To put it even more bluntly, my claim is that it is Milbank who is effectively guilty of heterodoxy, ultimately of a regression to paganism: in my atheism, I am more Christian than Milbank.
Slavoj Žižek

In this corner, philosopher Slavoj Žižek, a militant atheist who represents the critical-materialist stance against religion’s illusions; in the other corner, “Radical Orthodox” theologian John Milbank, an influential and provocative thinker who argues that theology is the only foundation upon which knowledge, politics, and ethics can stand. In The Monstrosity of Christ, Žižek and Milbank go head to head for three rounds, employing an impressive arsenal of moves to advance their positions and press their respective advantages. By the closing bell, they have not only proven themselves worthy adversaries, they have shown that faith and reason are not simply and intractably opposed.

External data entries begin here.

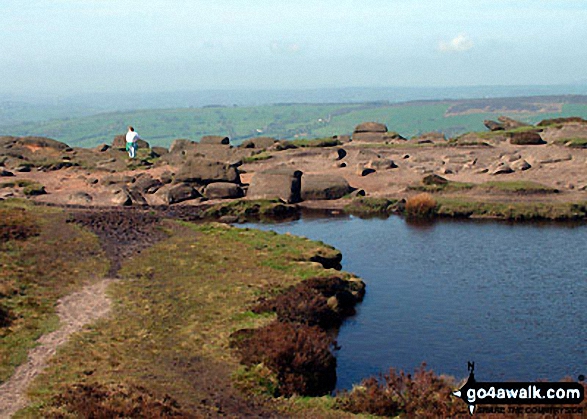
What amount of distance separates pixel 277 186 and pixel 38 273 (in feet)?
100

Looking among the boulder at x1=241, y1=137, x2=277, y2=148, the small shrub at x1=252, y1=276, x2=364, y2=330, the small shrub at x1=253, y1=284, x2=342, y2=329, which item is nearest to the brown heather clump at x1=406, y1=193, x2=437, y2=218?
the small shrub at x1=252, y1=276, x2=364, y2=330

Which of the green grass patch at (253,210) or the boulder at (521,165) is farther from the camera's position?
the boulder at (521,165)

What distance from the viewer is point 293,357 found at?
21.0 m

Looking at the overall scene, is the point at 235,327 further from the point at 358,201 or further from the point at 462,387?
the point at 358,201

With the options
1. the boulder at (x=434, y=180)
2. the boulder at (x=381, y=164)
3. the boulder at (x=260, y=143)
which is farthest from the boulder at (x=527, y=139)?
the boulder at (x=260, y=143)

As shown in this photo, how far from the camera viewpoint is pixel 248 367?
2081 centimetres

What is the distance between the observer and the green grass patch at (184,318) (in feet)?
64.4

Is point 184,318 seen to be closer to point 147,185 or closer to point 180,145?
point 147,185

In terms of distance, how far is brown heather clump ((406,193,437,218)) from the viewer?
51031mm

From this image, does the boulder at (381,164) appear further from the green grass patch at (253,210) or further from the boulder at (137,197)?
the boulder at (137,197)

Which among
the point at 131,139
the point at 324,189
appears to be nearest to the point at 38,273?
the point at 324,189

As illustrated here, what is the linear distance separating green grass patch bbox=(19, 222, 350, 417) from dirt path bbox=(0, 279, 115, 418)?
1.29 ft

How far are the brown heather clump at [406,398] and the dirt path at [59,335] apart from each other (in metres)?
8.39

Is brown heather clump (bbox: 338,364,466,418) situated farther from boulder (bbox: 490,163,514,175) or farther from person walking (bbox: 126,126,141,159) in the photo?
person walking (bbox: 126,126,141,159)
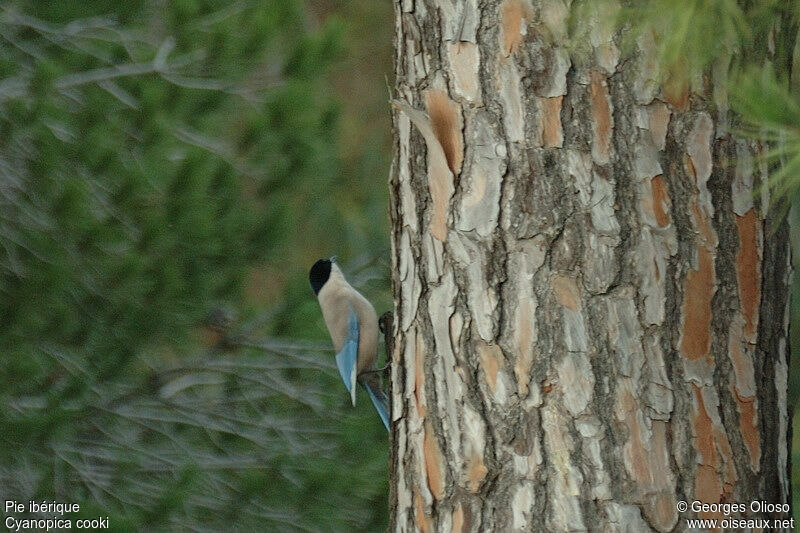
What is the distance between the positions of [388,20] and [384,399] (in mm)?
3832

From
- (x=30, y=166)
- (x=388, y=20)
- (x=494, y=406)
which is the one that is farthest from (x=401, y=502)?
(x=388, y=20)

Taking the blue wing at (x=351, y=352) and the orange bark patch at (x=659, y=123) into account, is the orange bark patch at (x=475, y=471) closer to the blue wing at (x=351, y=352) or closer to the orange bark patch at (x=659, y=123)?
the orange bark patch at (x=659, y=123)

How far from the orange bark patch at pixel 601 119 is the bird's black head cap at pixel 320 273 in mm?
1238

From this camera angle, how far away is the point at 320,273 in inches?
97.7

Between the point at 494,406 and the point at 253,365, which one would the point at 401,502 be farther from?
the point at 253,365

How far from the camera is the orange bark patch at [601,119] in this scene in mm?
1315

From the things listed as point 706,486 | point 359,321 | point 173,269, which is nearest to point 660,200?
point 706,486

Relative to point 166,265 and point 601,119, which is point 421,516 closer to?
point 601,119

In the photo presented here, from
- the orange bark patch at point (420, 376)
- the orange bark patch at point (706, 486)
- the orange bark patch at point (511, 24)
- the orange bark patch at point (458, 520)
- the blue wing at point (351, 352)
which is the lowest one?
the orange bark patch at point (458, 520)

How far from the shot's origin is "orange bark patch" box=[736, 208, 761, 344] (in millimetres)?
1342

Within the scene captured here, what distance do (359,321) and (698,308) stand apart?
3.72 feet

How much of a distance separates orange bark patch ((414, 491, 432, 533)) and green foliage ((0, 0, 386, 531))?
3.68 ft

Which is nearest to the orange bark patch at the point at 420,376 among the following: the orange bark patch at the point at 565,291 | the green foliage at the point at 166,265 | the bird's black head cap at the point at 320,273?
the orange bark patch at the point at 565,291

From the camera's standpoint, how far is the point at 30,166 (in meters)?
2.61
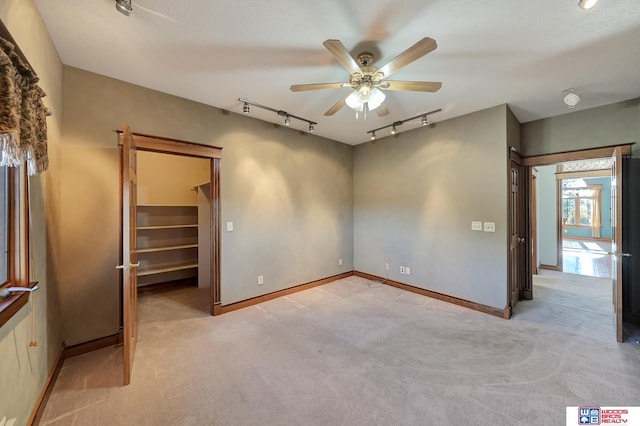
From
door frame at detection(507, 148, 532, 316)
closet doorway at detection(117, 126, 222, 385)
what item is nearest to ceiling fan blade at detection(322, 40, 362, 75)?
door frame at detection(507, 148, 532, 316)

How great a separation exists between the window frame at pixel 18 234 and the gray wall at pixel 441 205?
442 cm

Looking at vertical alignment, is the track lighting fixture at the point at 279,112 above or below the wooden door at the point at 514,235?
above

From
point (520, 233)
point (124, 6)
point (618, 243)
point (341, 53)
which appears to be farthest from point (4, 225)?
point (520, 233)

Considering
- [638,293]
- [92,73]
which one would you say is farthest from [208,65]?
[638,293]

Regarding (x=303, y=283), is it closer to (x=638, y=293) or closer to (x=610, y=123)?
(x=638, y=293)

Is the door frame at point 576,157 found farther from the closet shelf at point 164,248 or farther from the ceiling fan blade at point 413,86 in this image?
the closet shelf at point 164,248

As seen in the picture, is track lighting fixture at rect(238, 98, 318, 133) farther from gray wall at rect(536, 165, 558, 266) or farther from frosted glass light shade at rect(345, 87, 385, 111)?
gray wall at rect(536, 165, 558, 266)

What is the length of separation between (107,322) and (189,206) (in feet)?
9.05

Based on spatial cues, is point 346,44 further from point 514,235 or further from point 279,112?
point 514,235

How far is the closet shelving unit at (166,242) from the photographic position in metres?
4.56

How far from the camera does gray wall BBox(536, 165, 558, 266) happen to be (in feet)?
19.0

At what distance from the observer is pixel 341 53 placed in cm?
179

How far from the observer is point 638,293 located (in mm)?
3213

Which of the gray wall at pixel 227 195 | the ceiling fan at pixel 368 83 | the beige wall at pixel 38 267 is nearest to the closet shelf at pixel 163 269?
the gray wall at pixel 227 195
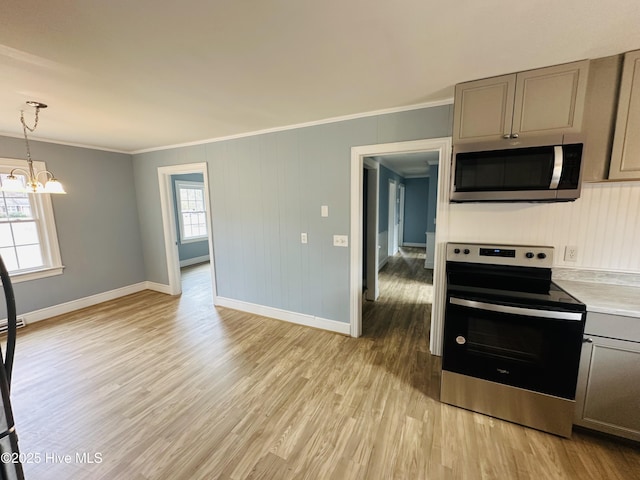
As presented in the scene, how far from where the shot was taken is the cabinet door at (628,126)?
1.71 m

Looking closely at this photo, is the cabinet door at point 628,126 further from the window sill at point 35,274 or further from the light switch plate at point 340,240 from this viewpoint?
the window sill at point 35,274

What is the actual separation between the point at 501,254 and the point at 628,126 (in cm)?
112

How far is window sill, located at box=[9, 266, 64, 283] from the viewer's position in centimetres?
352

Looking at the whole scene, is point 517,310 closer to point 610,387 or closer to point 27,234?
point 610,387

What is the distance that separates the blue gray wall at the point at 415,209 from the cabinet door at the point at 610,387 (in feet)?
24.9

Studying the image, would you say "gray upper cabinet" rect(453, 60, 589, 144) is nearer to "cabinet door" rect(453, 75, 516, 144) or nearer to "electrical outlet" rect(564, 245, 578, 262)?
"cabinet door" rect(453, 75, 516, 144)

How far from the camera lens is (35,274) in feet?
12.1

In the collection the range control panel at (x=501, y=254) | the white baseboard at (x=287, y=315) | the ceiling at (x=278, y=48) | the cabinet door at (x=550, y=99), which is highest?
the ceiling at (x=278, y=48)

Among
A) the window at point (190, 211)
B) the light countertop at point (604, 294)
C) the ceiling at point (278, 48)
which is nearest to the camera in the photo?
the ceiling at point (278, 48)

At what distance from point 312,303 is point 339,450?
176cm

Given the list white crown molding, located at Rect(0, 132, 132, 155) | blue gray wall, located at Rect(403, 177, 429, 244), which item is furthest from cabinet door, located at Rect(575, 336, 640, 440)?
blue gray wall, located at Rect(403, 177, 429, 244)

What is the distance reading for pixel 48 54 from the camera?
63.2 inches

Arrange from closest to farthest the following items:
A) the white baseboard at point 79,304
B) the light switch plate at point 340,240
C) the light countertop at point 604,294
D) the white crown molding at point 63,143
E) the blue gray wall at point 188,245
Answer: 1. the light countertop at point 604,294
2. the light switch plate at point 340,240
3. the white crown molding at point 63,143
4. the white baseboard at point 79,304
5. the blue gray wall at point 188,245

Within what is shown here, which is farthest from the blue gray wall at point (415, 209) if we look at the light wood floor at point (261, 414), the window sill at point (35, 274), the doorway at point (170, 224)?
the window sill at point (35, 274)
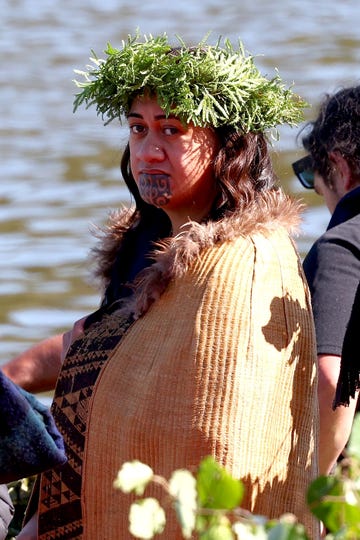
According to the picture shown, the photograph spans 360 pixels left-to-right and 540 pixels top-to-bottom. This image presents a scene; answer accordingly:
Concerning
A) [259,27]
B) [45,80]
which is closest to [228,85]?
[45,80]

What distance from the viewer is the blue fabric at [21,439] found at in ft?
5.45

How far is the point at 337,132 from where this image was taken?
345 cm

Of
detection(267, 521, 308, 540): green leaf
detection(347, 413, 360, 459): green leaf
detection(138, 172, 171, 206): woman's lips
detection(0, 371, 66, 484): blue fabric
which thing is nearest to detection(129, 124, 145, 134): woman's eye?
detection(138, 172, 171, 206): woman's lips

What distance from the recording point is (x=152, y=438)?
8.32ft

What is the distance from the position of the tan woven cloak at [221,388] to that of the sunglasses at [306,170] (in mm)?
996

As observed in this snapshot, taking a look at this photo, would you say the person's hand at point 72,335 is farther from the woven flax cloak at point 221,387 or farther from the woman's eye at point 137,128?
the woman's eye at point 137,128

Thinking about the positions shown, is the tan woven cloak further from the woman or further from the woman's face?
the woman's face

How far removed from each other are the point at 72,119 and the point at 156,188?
305 inches

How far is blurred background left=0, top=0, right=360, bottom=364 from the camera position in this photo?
7434 mm

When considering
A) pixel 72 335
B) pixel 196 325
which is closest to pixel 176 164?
pixel 196 325

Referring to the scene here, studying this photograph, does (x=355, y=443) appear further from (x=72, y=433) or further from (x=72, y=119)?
(x=72, y=119)

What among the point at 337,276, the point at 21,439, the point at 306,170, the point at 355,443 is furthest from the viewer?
the point at 306,170

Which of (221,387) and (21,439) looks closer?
(21,439)

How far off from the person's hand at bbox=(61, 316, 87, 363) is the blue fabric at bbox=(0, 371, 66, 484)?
1.11 metres
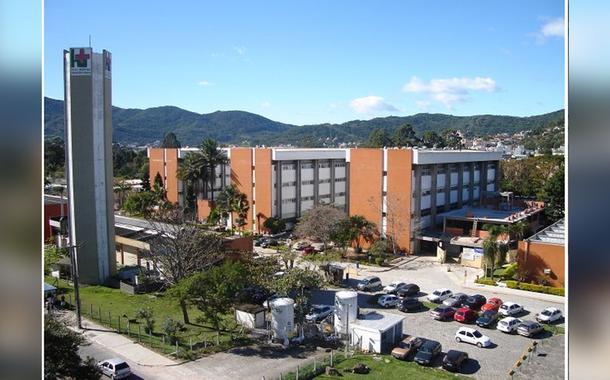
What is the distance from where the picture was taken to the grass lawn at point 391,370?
29.0 feet

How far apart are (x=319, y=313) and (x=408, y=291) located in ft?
11.0

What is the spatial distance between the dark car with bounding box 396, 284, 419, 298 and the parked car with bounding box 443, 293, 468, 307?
112cm

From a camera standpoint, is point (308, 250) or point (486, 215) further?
point (486, 215)

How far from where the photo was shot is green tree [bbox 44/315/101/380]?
6664 mm

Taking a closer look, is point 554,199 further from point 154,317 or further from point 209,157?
point 154,317

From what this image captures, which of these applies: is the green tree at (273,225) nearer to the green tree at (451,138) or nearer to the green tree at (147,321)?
the green tree at (147,321)

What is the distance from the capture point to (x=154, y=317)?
12078mm

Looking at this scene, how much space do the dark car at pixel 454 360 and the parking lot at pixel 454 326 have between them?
0.17 m

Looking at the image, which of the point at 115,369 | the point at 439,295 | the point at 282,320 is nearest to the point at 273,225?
the point at 439,295

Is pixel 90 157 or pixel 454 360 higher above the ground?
pixel 90 157

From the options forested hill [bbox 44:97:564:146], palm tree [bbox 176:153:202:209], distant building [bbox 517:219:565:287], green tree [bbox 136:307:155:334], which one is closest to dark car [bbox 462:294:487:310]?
distant building [bbox 517:219:565:287]

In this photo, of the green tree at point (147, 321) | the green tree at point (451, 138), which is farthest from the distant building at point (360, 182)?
the green tree at point (451, 138)

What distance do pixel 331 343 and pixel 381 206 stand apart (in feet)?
33.7

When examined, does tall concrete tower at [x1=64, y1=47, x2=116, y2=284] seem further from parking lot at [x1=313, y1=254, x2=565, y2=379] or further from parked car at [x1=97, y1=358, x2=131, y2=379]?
parked car at [x1=97, y1=358, x2=131, y2=379]
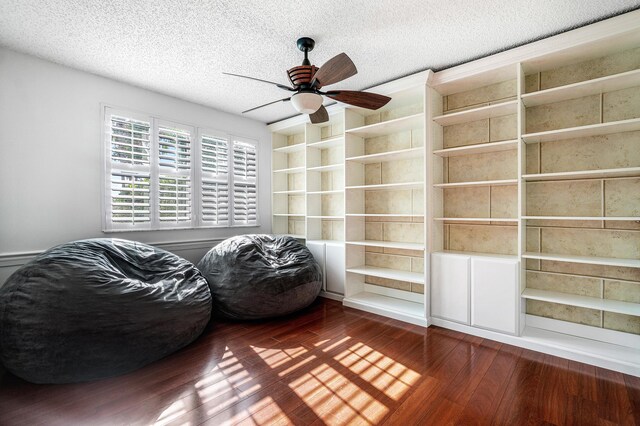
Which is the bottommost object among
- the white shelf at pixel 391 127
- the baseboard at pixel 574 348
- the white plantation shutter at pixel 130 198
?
the baseboard at pixel 574 348

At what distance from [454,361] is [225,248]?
8.02ft

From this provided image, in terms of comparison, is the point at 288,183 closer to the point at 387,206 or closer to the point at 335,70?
the point at 387,206

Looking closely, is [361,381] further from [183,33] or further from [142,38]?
[142,38]

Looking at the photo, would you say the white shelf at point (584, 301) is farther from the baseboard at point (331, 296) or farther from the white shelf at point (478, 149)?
the baseboard at point (331, 296)

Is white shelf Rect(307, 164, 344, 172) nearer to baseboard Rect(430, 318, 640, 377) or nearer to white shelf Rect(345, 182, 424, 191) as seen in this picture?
white shelf Rect(345, 182, 424, 191)

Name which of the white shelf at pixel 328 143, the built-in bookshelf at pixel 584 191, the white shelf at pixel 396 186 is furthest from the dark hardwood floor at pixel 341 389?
the white shelf at pixel 328 143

Žižek has long been interested in the emancipatory potential offered by Christian theology. And Milbank, seeing global capitalism as the new century’s greatest ethical challenge, has pushed his own ontology in more political and materialist directions. Their debate in The Monstrosity of Christ concerns the future of religion, secularity, and political hope in light of a monsterful event—God becoming human. For the first time since Žižek’s turn toward theology, we have a true debate between an atheist and a theologian about the very meaning of theology, Christ, the Church, the Holy Ghost, Universality, and the foundations of logic. The result goes far beyond the popularized atheist/theist point/counterpoint of recent books by Christopher Hitchens, Richard Dawkins, and others.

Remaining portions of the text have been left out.